### Records shown

========

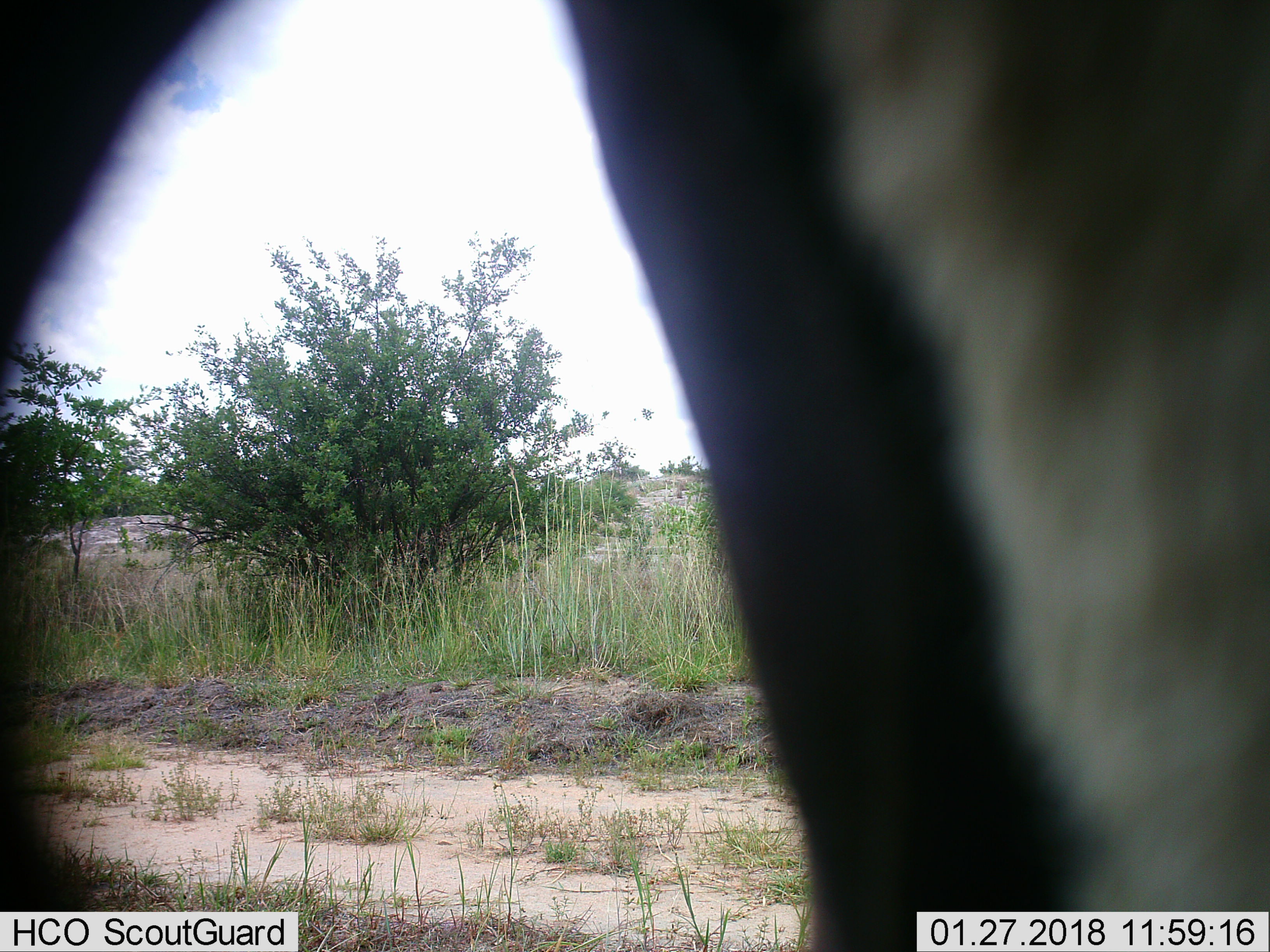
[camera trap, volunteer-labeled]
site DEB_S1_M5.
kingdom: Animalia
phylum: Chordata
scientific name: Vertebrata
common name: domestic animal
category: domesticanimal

========

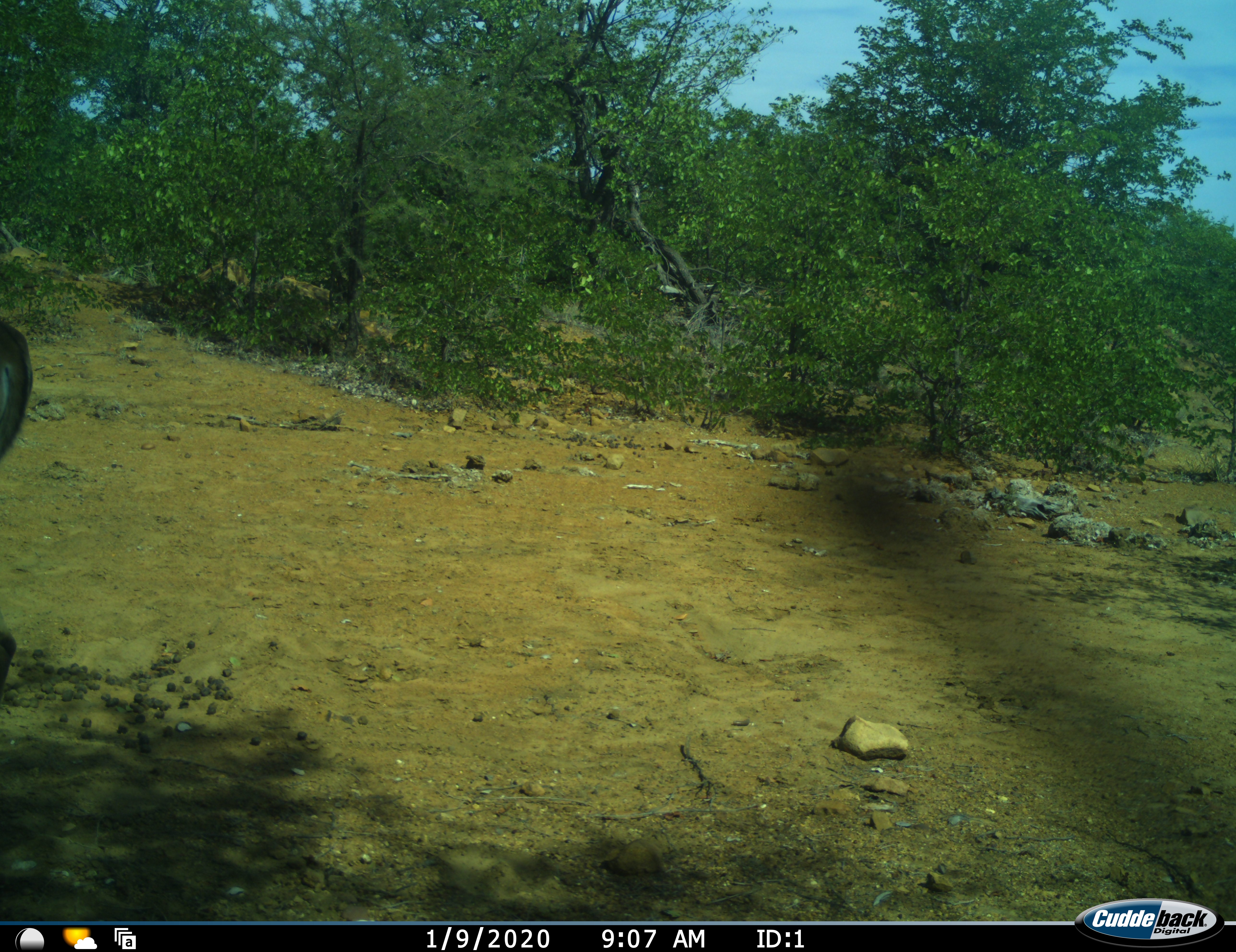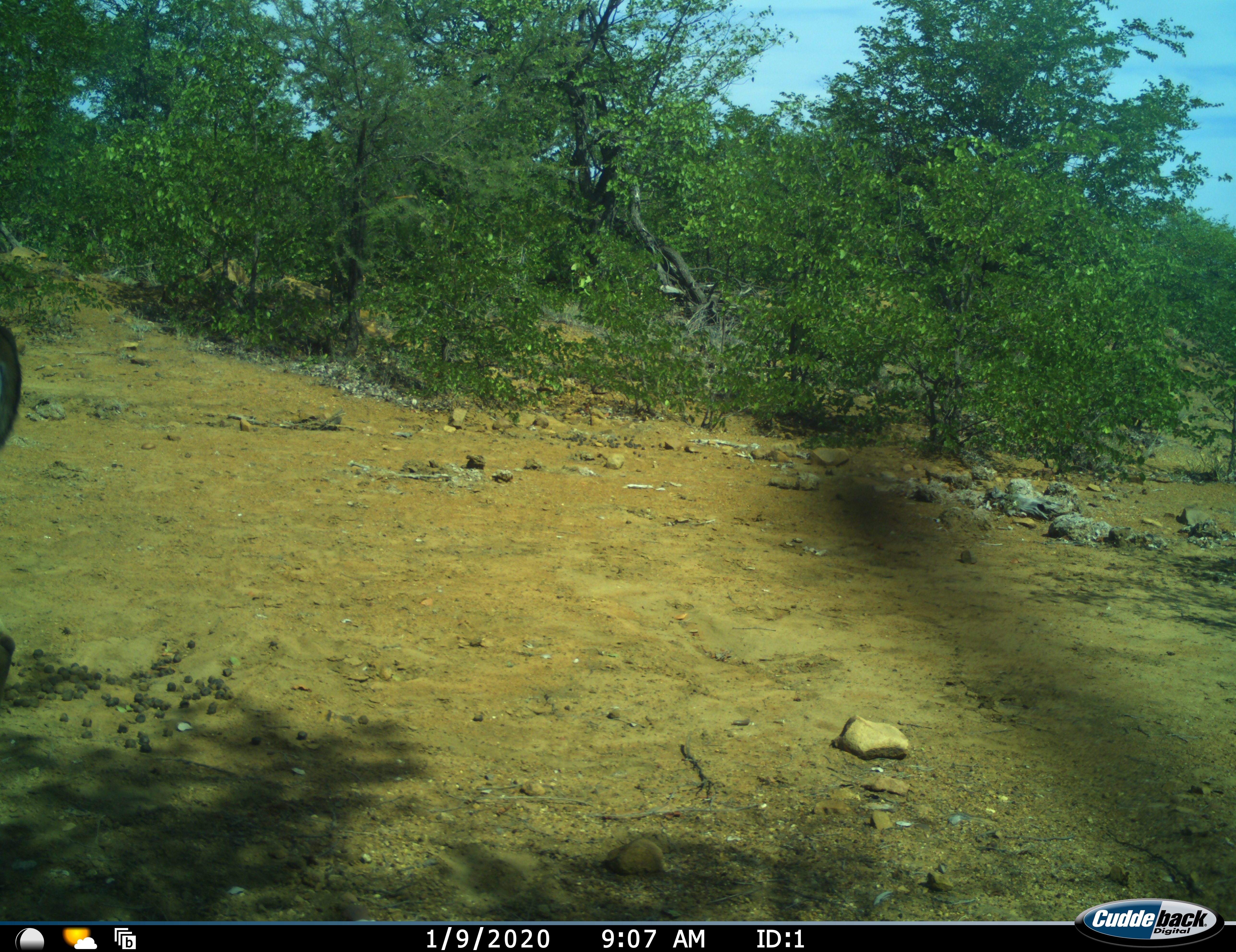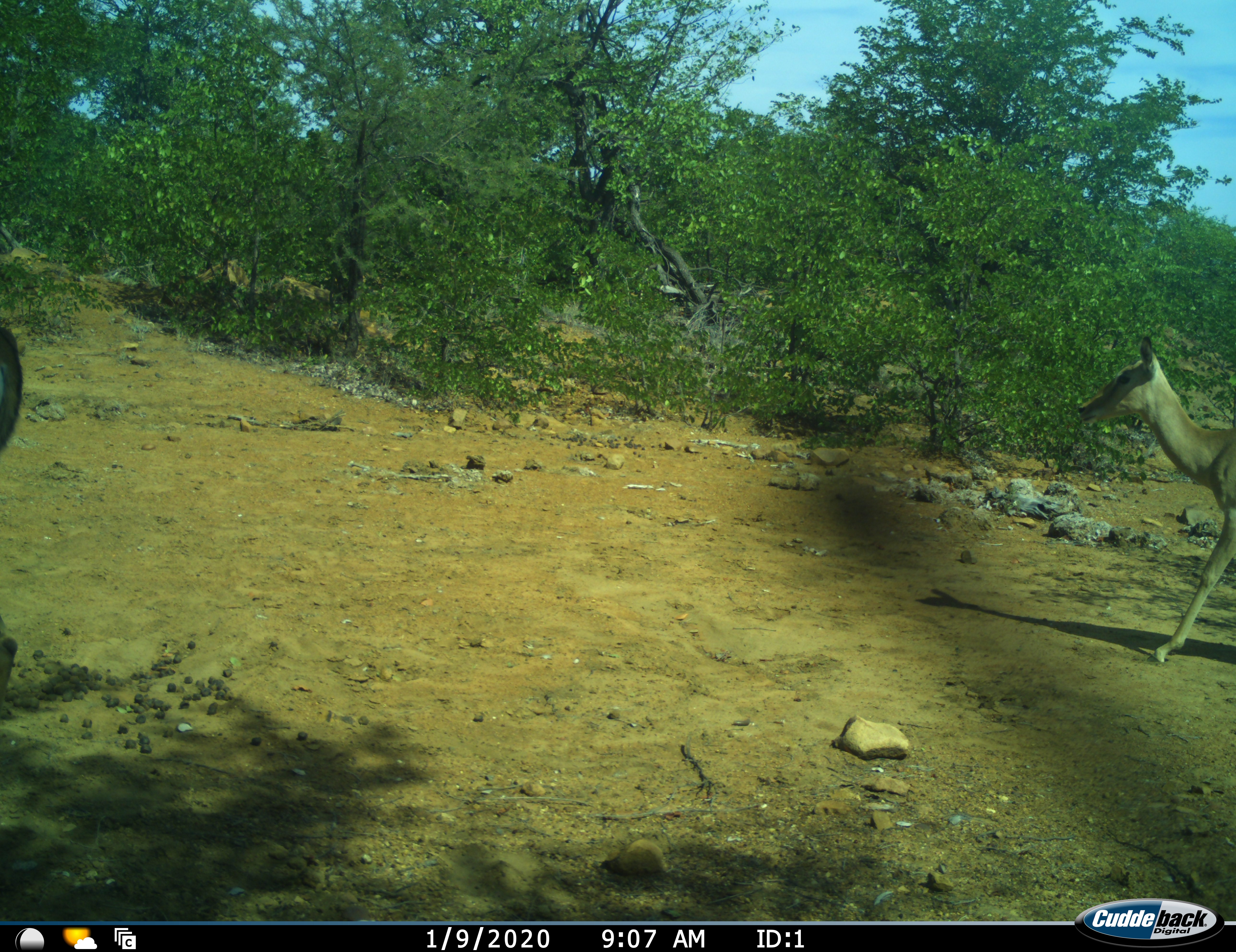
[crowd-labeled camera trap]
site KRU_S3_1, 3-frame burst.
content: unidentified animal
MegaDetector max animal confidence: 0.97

========

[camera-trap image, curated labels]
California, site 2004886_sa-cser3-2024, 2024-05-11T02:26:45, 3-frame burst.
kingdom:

========

### Work request
Reproduce every line from the preceding data in which the word "labeled" can be found.

### Response to the exercise
[camera trap, volunteer-labeled]
[crowd-labeled camera trap]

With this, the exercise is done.